→ **Document extract**:
I woke up this morning completely heartbroken and not because you are no longer on earth or because it’s Mother’s Day, or your anniversary death is approaching ——- I JUST REALLY NEED YOU RIGHT NOW. Sometimes I want to unfold and hide completely away from the world. But, you raised me on a different spectrum of vulnerability and fragility, and no matter how much I want to feel in them both – I can’t force myself to stay representing them.
I remember when I was in the 11th grade and I was having friend problems and I was so sad about whatever the situation was, but you came into my room and said…..YOU don’t get to be in this sad space for long because you are a good person, and I didn’t raise you to live in pity. If you did something wrong, forgive yourself, admit your faults and move on. If your friends aren’t mature enough to do the same, then that’s on them, but healing your heart don’t come from others, it comes from yourself LaKendra. You are the only person that can keep that heart together. So, get yourself together and fix it……WHEN YOU SPOKE TO ME FROM A PLACE OF MOTHERLY LOVE, AND EXPERIENCE, I TRUSTED YOUR WORDS WITH MY LIFE because you are exactly right, and this is how you trained me to live.
MOTHER, you did a perfect job ensuring that I was confident, strong, intelligent, secure, loved myself, took no shit from ANYbody, and knew how to take care of myself no matter what obstacles I faced. I read in my journal a conversation we had one day you were really sad and you said, “You are exactly who you need to be LaKendra, and never let anyone tear you down emotionally, spiritually, or physically because I allowed people to do that to me for years and it cost me more mentally than anything. A lot of my poor choices were based on how I allowed others to treat me, and no one really taught me how to mentally and spiritually protect myself like I teach you. You and your brother were the best things that ever happened to my life, and you are the superb make-up of me. I knew when God blessed me with a baby girl, I was going to live to watch you blossom into a beautiful woman, much stronger, knowing, confident, and loving than I could have ever imagined for myself. I knew I was giving another chance to get myself together. You helped me to become a better woman mentally, and spiritually.”

→ **Dataset content**:
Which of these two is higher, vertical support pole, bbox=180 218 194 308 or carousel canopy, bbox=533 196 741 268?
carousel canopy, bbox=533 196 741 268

→ **What the exercise asks**:
Copy the passage of the Mother's Day letter that starts with "I remember when" and ends with "me to live.", replacing "heart" with "spirit" wherever it occurs.

→ **Reply to the task**:
I remember when I was in the 11th grade and I was having friend problems and I was so sad about whatever the situation was, but you came into my room and said…..YOU don’t get to be in this sad space for long because you are a good person, and I didn’t raise you to live in pity. If you did something wrong, forgive yourself, admit your faults and move on. If your friends aren’t mature enough to do the same, then that’s on them, but healing your spirit don’t come from others, it comes from yourself LaKendra. You are the only person that can keep that spirit together. So, get yourself together and fix it……WHEN YOU SPOKE TO ME FROM A PLACE OF MOTHERLY LOVE, AND EXPERIENCE, I TRUSTED YOUR WORDS WITH MY LIFE because you are exactly right, and this is how you trained me to live.